Sunday, November 16, 2008
Using Sport Tourism as a gateway to wider tourism initiatives
Sport tourists are passionate! Sport tourists are high spending! Sport tourists are always open to new experiences! What can Jamaica do to attract more of these types of visitors? In this challenging economic climate, a destination must have diverse offerings to attract and keep tourists coming back over and over again.
The US$4.5 trillion industry is expected to see at least 10 per cent growth by 2011, according to Sport Business International. Cities around the world are becoming increasingly dependent of the visiting tri-athlete, golfer, cricketer, track athlete and footballer and Jamaica can benefit from these sports.
The average golfer is passionate, high spending and will more than likely try a new experience, so attractions become very important. So the Mystic Mountains, Chukka Blue and White River (tubing) are key attractions to maintain.
Take a look at the typical football fan, which travels to support his/her team of choice. Fully prepared with clothing to wear to the games, but will also spend to buy any kind of souvenir items available.
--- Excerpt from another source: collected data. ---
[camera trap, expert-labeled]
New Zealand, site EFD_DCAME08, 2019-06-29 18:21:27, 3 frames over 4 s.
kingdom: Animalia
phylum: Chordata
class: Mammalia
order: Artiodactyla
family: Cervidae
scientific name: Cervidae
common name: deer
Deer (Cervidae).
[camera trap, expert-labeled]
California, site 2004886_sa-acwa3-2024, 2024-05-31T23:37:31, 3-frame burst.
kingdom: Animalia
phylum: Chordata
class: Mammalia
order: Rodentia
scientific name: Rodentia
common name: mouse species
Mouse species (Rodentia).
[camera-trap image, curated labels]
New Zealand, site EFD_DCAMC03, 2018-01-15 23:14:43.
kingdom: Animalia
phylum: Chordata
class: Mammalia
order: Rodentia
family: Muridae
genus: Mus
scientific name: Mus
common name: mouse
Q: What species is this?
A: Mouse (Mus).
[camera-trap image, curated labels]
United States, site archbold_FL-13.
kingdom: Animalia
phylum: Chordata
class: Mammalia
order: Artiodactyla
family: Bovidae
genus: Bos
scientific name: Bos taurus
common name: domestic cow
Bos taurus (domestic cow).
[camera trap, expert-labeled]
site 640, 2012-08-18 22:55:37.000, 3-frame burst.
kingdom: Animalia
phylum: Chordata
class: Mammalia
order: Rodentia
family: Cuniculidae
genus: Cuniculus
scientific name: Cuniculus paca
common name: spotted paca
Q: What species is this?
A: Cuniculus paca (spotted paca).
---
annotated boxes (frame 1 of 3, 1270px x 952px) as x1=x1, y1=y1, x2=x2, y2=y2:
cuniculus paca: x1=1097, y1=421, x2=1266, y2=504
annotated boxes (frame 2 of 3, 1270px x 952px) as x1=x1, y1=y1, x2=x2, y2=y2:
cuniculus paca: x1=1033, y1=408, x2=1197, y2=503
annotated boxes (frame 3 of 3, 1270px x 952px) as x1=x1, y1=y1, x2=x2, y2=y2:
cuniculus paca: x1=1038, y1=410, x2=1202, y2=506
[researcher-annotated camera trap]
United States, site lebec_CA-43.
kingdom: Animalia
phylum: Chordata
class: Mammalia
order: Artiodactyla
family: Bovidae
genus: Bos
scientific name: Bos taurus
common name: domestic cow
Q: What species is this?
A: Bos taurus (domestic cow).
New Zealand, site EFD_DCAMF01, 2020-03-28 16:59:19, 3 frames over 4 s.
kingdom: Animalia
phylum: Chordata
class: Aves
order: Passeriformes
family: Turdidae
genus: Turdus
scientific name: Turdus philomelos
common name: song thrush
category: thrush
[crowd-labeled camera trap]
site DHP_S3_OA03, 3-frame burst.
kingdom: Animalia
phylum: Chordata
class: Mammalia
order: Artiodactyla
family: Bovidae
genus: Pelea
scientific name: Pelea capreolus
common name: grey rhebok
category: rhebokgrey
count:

There are also some items which a fan is not able to travel with and so those items, if available, are purchased at the venue for the games. These are flags or anything with sticks. Locals have a real opportunity to earn. The passionate sport tourist may also like great music/entertainment, so plays, musical shows and night clubs are a great addition to a package.
Golfers are deemed to be some of the highest spending tourists in the world, and so the tastes are generally in the higher end. So great entertainment – Jazz shows, expensive wines, great cuisine. They will spend. Development of packages to suit the tastes must be done. The element of research should not be avoided and companies should invest.
The Business of Sport Tourism Report by Ross Biddiscombe is available for €690/476 pounds/US$815. This publication gives an extensive range of intelligence report in the sport tourism industry. It also identifies events and destinations which are key contributors to the growth and development of this sector.
The events which were used as case studies include, Athens Olympic Games 2004, Volvo Ocean Race, World Cup Cricket 2003 (South Africa); and the New York Marathon, to name a few; while some of the more popular destinations for sport tourism include Australia, Canada, Northern Ireland and South Africa.
In doing the research for this column, it was interesting to note than the major buyers for this report are private sector organisations. Financial institutions were also heavy on the list. So while we expect Government to develop policy, private sector activity must drive the economy.
I therefore call for an Advisory Team to work with the Ministry of Tourism, specifically on Sport Tourism. The team should consist of a planner, researcher, marketer, communicator, manager and maybe two other persons who are sport-business minded. Not more than seven is needed. A ten year plan can be drafted and must be done in conjunction with the ministries and agencies which design and implement activities worthy on capitalizing on the trillion dollar sport tourism industry.
Note: I know the Rose Hall team is already on the phone for the 2009 version of the Rose Hall WATA triathlon. What an event that should turn out to be? Triathletes, on average take up to five members of their families…so do the math!